**Given text:**
>>>>>

Two RCTs compared prophylactic platelet transfusion with no prophylactic platelet transfusion in adult haematology patients. No difference was observed between groups with respect to side effects of transfusion and serious adverse events, including sepsis and respiratory deterioration, but there was considerable uncertainty. The evidence suggested that transfusion-related serious adverse events (urticarial and angioedema) and number of units (platelets) transfused per patient may be higher in patients receiving prophylactic platelet transfusion, but there was considerable uncertainty.
Despite considerable efforts to ensure the safety of blood transfusions, they are associated with significant risks. The Serious Hazards of Transfusion (SHOT) scheme estimated that in 2014 the risk of transfusion-related death was 5.6 per million blood components issued, and the risk of transfusion-related major morbidity was 63.5 per million blood components issued, although it was not always certain that transfusion was the direct cause of death or major morbidity. Removing cases where patient harm was caused by delayed transfusion rather than transfusion itself reduces the risk of transfusion-related death to 4.5 per million blood components issued, and the risk of transfusion-related major morbidity was 61.9 per million blood components issued. The most common cause of death associated with transfusion was transfusion associated circulatory overload. There is evidence from the national audits of transfusion practice that: some patients are receiving the wrong blood components, the choice of blood component is not always based on clinical findings and laboratory test values patients are not always monitored for the adverse effects of transfusion, and these effects are not always managed correctly, and some patients are transfused unnecessarily. There is evidence from several national audits that inappropriate over-use of all blood components is at around 20%. This is wasteful of a scarce and costly resource and puts patients at unnecessary risk
Accurate patient identification is a crucial step. Giving a patient the wrong blood transfusion is an avoidable serious hazard, and can result from errors made anywhere in the transfusion process.

<<<<<

**Task list:**
A. Repeat word for word the part of the transfusion text that opens with the words containing "Two RCTs compared" and closes with "transfusion, but there was considerable uncertainty.".
B. According to the transfusion text, what was the most common cause of death associated with transfusion?
C. Pick up the transfusion text after its final sentence and carry it further.
The listing has no part in any of this work.

**Raw data:**

>>>>>

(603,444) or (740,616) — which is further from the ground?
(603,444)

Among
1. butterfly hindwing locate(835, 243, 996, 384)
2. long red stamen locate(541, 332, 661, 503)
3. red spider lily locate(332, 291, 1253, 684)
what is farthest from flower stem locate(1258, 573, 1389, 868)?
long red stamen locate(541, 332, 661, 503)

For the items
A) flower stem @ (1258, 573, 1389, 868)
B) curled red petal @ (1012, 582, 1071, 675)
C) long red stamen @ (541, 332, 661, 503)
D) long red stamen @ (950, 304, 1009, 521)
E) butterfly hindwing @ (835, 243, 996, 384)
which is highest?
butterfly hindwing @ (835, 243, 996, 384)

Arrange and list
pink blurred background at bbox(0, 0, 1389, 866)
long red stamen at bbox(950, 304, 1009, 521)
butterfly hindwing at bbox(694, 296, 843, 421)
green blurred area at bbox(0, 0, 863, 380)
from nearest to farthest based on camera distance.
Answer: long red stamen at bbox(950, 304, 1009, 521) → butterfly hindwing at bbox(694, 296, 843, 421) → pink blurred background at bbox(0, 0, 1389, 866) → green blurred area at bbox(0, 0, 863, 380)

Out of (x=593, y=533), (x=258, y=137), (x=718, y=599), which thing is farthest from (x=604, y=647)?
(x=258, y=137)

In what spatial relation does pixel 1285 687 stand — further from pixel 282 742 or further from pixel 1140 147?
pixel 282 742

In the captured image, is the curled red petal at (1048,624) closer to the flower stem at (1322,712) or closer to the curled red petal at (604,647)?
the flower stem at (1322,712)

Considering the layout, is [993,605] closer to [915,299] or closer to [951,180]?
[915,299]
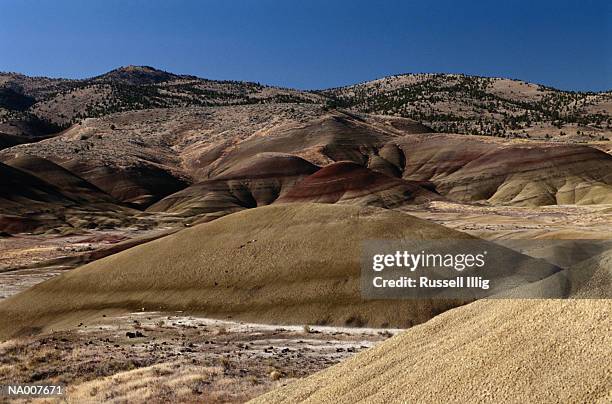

<<<<<

**Outputs in order:**
A.
Two RCTs compared prophylactic platelet transfusion with no prophylactic platelet transfusion in adult haematology patients. No difference was observed between groups with respect to side effects of transfusion and serious adverse events, including sepsis and respiratory deterioration, but there was considerable uncertainty. The evidence suggested that transfusion-related serious adverse events (urticarial and angioedema) and number of units (platelets) transfused per patient may be higher in patients receiving prophylactic platelet transfusion, but there was considerable uncertainty.

B. Transfusion associated circulatory overload.

C.
Fresh frozen plasma transfusions may cause adverse outcomes in people who are critically ill, including transfusion-related acute lung injury, transfusion-related circulatory overload, multi-organ failure and an increased risk of infections.
The literature suggests that there may be some evidence of harm with the use of restrictive red blood cell thresholds in populations with coronary ischaemia at baseline. In this guideline a level of 80–100 g/litre was used for patients with acute coronary syndrome, but further studies are needed to determine the optimal transfusion threshold for patients with chronic cardiovascular disease.

See also the “Trade-off between clinical benefits and harms” sections in the full version of the guideline (see the “Availability of Companion Documents” field) for additional discussion of harms of specific interventions.

Contraindications

Intravenous iron is contraindicated in patients with known hypersensitivity to any parenteral iron product, and should not be used to treat pregnant women in the first trimester.

Qualifying Statements

Healthcare professionals are expected to take National Institute for Health and Care Excellence (NICE) clinical guidelines fully into account when exercising their clinical judgement. However, the guidance does not override the responsibility of healthcare professionals to make decisions appropriate to the circumstances of each patient, in consultation with the patient and, where appropriate, their guardian or carer.
Healthcare providers need to use clinical judgement, knowledge and expertise when deciding whether it is appropriate to apply guidelines. The recommendations cited here are a guide and may not be appropriate for use in all situations. The decision to adopt any of the recommendations cited here must be made by practitioners in light of individual patient circumstances, the wishes of the patient, clinical expertise and resources.
The National Clinical Guideline Centre (NCGC) disclaims any responsibility for damages arising out of the use or non-use of this guideline and the literature used in support of this guideline.
No evidence was found on transfusions specifically for young people (age 16 to 18 years). Recommendations for adults in this guideline will generally apply to young people as well, but healthcare professionals should use their clinical judgement on when this is not appropriate for individual patients.

Implementation of the Guideline

Description of Implementation Strategy

Key Priorities for Implementation

The following recommendations have been identified as priorities for implementation.

Alternatives to Blood Transfusion for Patients Having Surgery

Intravenous and Oral Iron

Offer oral iron before and after surgery to patients with iron-deficiency anaemia.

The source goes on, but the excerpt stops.